▸ WORK INSTRUCTIONS
Put the items below into a JSON list of strings, one string per line, with blank lines and the picture lines left out.

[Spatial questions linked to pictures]
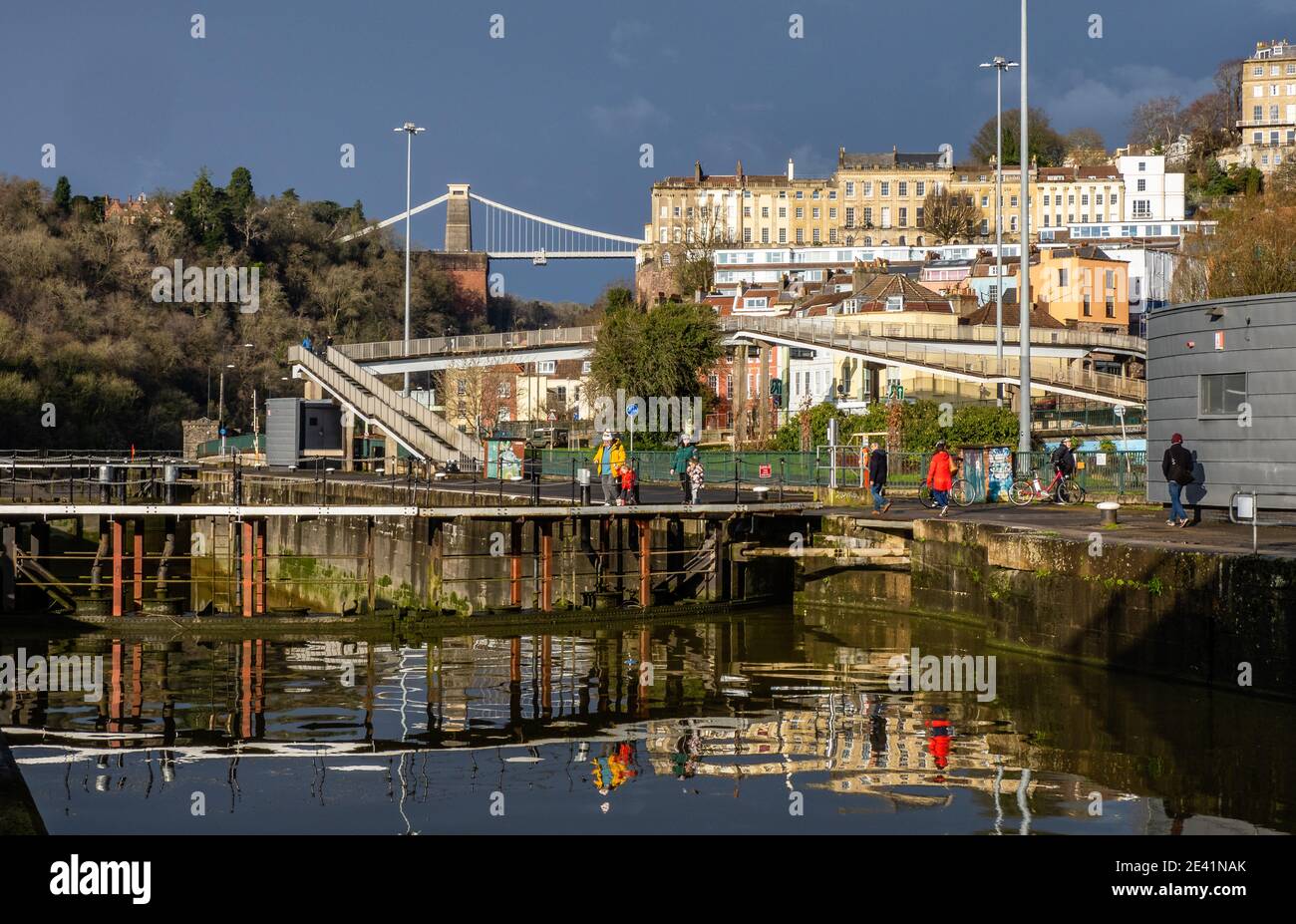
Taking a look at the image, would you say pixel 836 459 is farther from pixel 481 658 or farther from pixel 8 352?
pixel 8 352

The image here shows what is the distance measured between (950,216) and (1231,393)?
128 meters

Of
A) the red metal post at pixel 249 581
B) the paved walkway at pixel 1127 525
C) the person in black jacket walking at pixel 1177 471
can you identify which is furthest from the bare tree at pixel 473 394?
the person in black jacket walking at pixel 1177 471

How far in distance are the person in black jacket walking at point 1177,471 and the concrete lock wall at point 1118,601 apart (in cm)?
294

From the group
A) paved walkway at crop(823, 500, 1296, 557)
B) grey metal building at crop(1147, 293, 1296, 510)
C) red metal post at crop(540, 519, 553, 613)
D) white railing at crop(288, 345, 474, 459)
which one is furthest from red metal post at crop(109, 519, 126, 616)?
white railing at crop(288, 345, 474, 459)

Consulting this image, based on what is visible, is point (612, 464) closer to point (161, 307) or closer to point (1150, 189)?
point (161, 307)

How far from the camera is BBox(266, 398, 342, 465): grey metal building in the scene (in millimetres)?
63625

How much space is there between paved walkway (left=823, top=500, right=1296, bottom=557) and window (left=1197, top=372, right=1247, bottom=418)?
2.05 m

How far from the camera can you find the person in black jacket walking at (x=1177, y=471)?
1029 inches

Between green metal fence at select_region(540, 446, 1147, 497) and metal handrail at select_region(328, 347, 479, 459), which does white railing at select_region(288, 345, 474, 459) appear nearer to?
metal handrail at select_region(328, 347, 479, 459)

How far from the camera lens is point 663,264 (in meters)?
157

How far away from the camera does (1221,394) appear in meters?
26.4

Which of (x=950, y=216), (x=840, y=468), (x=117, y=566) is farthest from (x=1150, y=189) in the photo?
(x=117, y=566)

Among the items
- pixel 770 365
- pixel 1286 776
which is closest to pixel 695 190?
pixel 770 365
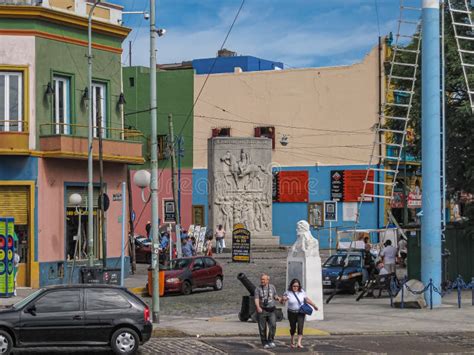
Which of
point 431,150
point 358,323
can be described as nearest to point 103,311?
point 358,323

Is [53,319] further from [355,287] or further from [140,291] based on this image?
[355,287]

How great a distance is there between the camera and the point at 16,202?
1367 inches

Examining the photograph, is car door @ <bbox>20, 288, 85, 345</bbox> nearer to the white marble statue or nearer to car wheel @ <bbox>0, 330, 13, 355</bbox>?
car wheel @ <bbox>0, 330, 13, 355</bbox>

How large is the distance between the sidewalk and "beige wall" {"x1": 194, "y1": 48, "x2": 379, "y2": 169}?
36460 mm

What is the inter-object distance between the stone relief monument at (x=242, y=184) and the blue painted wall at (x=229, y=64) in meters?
16.1

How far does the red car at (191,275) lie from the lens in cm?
Result: 3366

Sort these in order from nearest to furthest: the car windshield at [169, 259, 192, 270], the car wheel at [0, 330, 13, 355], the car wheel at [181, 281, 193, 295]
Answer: the car wheel at [0, 330, 13, 355] → the car wheel at [181, 281, 193, 295] → the car windshield at [169, 259, 192, 270]

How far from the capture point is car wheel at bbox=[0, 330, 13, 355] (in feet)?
58.1

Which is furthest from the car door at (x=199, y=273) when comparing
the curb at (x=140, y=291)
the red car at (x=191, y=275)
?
the curb at (x=140, y=291)

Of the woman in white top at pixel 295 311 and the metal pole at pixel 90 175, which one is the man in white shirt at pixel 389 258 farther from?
the woman in white top at pixel 295 311

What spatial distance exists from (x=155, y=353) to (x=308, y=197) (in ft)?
153

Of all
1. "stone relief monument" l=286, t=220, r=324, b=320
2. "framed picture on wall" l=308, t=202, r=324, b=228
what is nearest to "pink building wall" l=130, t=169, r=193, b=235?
"framed picture on wall" l=308, t=202, r=324, b=228

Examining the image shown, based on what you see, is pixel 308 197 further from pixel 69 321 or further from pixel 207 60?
pixel 69 321

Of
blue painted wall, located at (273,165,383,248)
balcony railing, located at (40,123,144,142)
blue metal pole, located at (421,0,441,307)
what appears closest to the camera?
blue metal pole, located at (421,0,441,307)
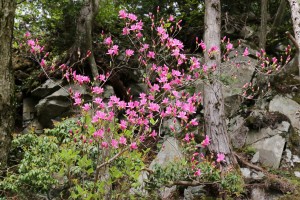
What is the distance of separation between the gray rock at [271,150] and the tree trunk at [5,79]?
4.90 meters

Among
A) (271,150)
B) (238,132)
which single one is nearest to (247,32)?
(238,132)

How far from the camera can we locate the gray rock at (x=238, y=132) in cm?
718

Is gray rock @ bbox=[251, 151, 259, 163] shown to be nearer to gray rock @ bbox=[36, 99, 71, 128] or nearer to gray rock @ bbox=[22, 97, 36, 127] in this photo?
gray rock @ bbox=[36, 99, 71, 128]

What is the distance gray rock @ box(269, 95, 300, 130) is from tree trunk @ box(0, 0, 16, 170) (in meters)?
5.73

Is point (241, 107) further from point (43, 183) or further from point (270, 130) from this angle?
point (43, 183)

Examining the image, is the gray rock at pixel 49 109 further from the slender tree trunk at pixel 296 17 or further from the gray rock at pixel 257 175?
the slender tree trunk at pixel 296 17

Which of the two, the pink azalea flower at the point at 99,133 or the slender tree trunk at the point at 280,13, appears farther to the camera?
the slender tree trunk at the point at 280,13

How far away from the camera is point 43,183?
3846mm

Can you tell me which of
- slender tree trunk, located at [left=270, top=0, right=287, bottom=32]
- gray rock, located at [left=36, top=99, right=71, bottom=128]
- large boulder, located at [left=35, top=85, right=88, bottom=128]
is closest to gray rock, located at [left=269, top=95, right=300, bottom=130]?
slender tree trunk, located at [left=270, top=0, right=287, bottom=32]

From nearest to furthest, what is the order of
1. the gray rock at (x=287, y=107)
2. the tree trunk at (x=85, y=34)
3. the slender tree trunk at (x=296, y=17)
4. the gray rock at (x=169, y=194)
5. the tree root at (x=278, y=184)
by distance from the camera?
the slender tree trunk at (x=296, y=17) → the tree root at (x=278, y=184) → the gray rock at (x=169, y=194) → the gray rock at (x=287, y=107) → the tree trunk at (x=85, y=34)

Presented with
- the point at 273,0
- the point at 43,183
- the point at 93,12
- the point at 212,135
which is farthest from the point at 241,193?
the point at 273,0

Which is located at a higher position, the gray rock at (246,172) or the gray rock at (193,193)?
the gray rock at (246,172)

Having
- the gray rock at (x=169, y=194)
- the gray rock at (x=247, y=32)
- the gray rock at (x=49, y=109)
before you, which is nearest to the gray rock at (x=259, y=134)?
the gray rock at (x=169, y=194)

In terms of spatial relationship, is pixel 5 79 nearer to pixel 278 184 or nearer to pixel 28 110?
pixel 28 110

▸ REPLY TO THE TASK
[
  "Taking a look at the image, would you say pixel 836 459 is farther from pixel 481 658 or farther from pixel 8 352?",
  "pixel 8 352",
  "The image here shows what is the distance measured between (950,216) and (1231,393)?",
  "128 meters",
  "Of",
  "A) the red metal post at pixel 249 581",
  "B) the paved walkway at pixel 1127 525",
  "C) the person in black jacket walking at pixel 1177 471",
  "can you identify which is furthest from the bare tree at pixel 473 394?",
  "the person in black jacket walking at pixel 1177 471",
  "How far in distance are the person in black jacket walking at point 1177,471 and the concrete lock wall at point 1118,601 apart (in cm)?",
  "294",
  "From the group",
  "A) paved walkway at crop(823, 500, 1296, 557)",
  "B) grey metal building at crop(1147, 293, 1296, 510)",
  "C) red metal post at crop(540, 519, 553, 613)",
  "D) white railing at crop(288, 345, 474, 459)",
  "which one is furthest from red metal post at crop(109, 519, 126, 616)?",
  "white railing at crop(288, 345, 474, 459)",
  "Consulting this image, based on what is visible, is point (612, 464) closer to point (161, 307) or closer to point (1150, 189)?",
  "point (161, 307)",
  "How far from the camera is BBox(266, 398, 342, 465): grey metal building in the scene (in millimetres)?",
  "63625",
  "How much space is there between paved walkway (left=823, top=500, right=1296, bottom=557) and window (left=1197, top=372, right=1247, bottom=418)?",
  "2.05 m",
  "How far from the camera can you find the person in black jacket walking at (x=1177, y=471)?",
  "1029 inches",
  "Between green metal fence at select_region(540, 446, 1147, 497) and metal handrail at select_region(328, 347, 479, 459), which does white railing at select_region(288, 345, 474, 459) appear nearer to?",
  "metal handrail at select_region(328, 347, 479, 459)",
  "How far from the camera lens is point 663,264 (in meters)?",
  "157",
  "How far away from the camera does (1221,394) appear in meters?",
  "26.4",
  "Which of (x=950, y=216), (x=840, y=468), (x=117, y=566) is farthest from (x=1150, y=189) in the photo?",
  "(x=117, y=566)",
  "Among the items",
  "- pixel 770 365",
  "- pixel 1286 776",
  "which is closest to pixel 695 190?",
  "pixel 770 365",
  "Which of",
  "point 431,150",
  "point 358,323",
  "can be described as nearest to point 103,311?",
  "point 358,323",
  "Is [53,319] further from [355,287] or further from [140,291] based on this image?",
  "[355,287]",
  "How great a distance is there between the camera and the point at 16,202?",
  "1367 inches",
  "Examining the photograph, is car door @ <bbox>20, 288, 85, 345</bbox> nearer to the white marble statue or nearer to car wheel @ <bbox>0, 330, 13, 355</bbox>?",
  "car wheel @ <bbox>0, 330, 13, 355</bbox>",
  "How large is the distance between the sidewalk and \"beige wall\" {\"x1\": 194, \"y1\": 48, \"x2\": 379, \"y2\": 169}?",
  "36460 mm",
  "What is the inter-object distance between the stone relief monument at (x=242, y=184) and the blue painted wall at (x=229, y=64) in meters?",
  "16.1",
  "How far does the red car at (191,275) lie from the lens in cm?",
  "Result: 3366",
  "Sort these in order from nearest to furthest: the car windshield at [169, 259, 192, 270], the car wheel at [0, 330, 13, 355], the car wheel at [181, 281, 193, 295]",
  "Answer: the car wheel at [0, 330, 13, 355] → the car wheel at [181, 281, 193, 295] → the car windshield at [169, 259, 192, 270]",
  "How far from the capture point is car wheel at bbox=[0, 330, 13, 355] (in feet)?",
  "58.1",
  "Which is furthest from the car door at (x=199, y=273) when comparing",
  "the curb at (x=140, y=291)",
  "the red car at (x=191, y=275)",
  "?",
  "the curb at (x=140, y=291)",
  "Of the woman in white top at pixel 295 311 and the metal pole at pixel 90 175, which one is the man in white shirt at pixel 389 258 farther from?",
  "the woman in white top at pixel 295 311",
  "What spatial distance exists from (x=155, y=353) to (x=308, y=197) (in ft)?",
  "153",
  "Of all",
  "1. \"stone relief monument\" l=286, t=220, r=324, b=320",
  "2. \"framed picture on wall\" l=308, t=202, r=324, b=228",
  "what is nearest to \"pink building wall\" l=130, t=169, r=193, b=235?",
  "\"framed picture on wall\" l=308, t=202, r=324, b=228",
  "Examining the image shown, based on what you see, is pixel 308 197 further from pixel 69 321 or further from pixel 207 60?",
  "pixel 69 321",
  "Of",
  "blue painted wall, located at (273,165,383,248)",
  "balcony railing, located at (40,123,144,142)",
  "blue metal pole, located at (421,0,441,307)",
  "what appears closest to the camera?",
  "blue metal pole, located at (421,0,441,307)",
  "What is the distance of separation between the gray rock at [271,150] and the tree trunk at [5,79]?",
  "4.90 meters",
  "Among",
  "A) (271,150)",
  "B) (238,132)",
  "which single one is nearest to (247,32)?",
  "(238,132)",
  "How far from the camera can we locate the gray rock at (x=238, y=132) in cm?",
  "718",
  "Is gray rock @ bbox=[251, 151, 259, 163] shown to be nearer to gray rock @ bbox=[36, 99, 71, 128] or nearer to gray rock @ bbox=[22, 97, 36, 127] in this photo?",
  "gray rock @ bbox=[36, 99, 71, 128]",
  "What is the distance gray rock @ box(269, 95, 300, 130) is from tree trunk @ box(0, 0, 16, 170) (in meters)?",
  "5.73",
  "Is point (241, 107) further from point (43, 183) or further from point (270, 130) from this angle?",
  "point (43, 183)",
  "Examining the image, is the gray rock at pixel 49 109 further from the slender tree trunk at pixel 296 17 or further from the gray rock at pixel 257 175?",
  "the slender tree trunk at pixel 296 17",
  "Which of the two, the pink azalea flower at the point at 99,133 or the slender tree trunk at the point at 280,13, appears farther to the camera?",
  "the slender tree trunk at the point at 280,13",
  "How far away from the camera is point 43,183?",
  "3846mm",
  "Can you tell me which of",
  "- slender tree trunk, located at [left=270, top=0, right=287, bottom=32]",
  "- gray rock, located at [left=36, top=99, right=71, bottom=128]",
  "- large boulder, located at [left=35, top=85, right=88, bottom=128]",
  "is closest to gray rock, located at [left=269, top=95, right=300, bottom=130]?",
  "slender tree trunk, located at [left=270, top=0, right=287, bottom=32]",
  "From nearest to furthest, what is the order of",
  "1. the gray rock at (x=287, y=107)",
  "2. the tree trunk at (x=85, y=34)",
  "3. the slender tree trunk at (x=296, y=17)",
  "4. the gray rock at (x=169, y=194)",
  "5. the tree root at (x=278, y=184)",
  "by distance from the camera?",
  "the slender tree trunk at (x=296, y=17) → the tree root at (x=278, y=184) → the gray rock at (x=169, y=194) → the gray rock at (x=287, y=107) → the tree trunk at (x=85, y=34)",
  "Presented with",
  "- the point at 273,0",
  "- the point at 43,183",
  "- the point at 93,12",
  "- the point at 212,135",
  "which is farthest from the point at 241,193?",
  "the point at 273,0",
  "Which is located at a higher position, the gray rock at (246,172) or the gray rock at (193,193)?",
  "the gray rock at (246,172)",
  "Having",
  "- the gray rock at (x=169, y=194)",
  "- the gray rock at (x=247, y=32)",
  "- the gray rock at (x=49, y=109)",
  "before you, which is nearest to the gray rock at (x=259, y=134)?",
  "the gray rock at (x=169, y=194)",
  "In terms of spatial relationship, is pixel 5 79 nearer to pixel 278 184 or nearer to pixel 28 110?",
  "pixel 28 110"
]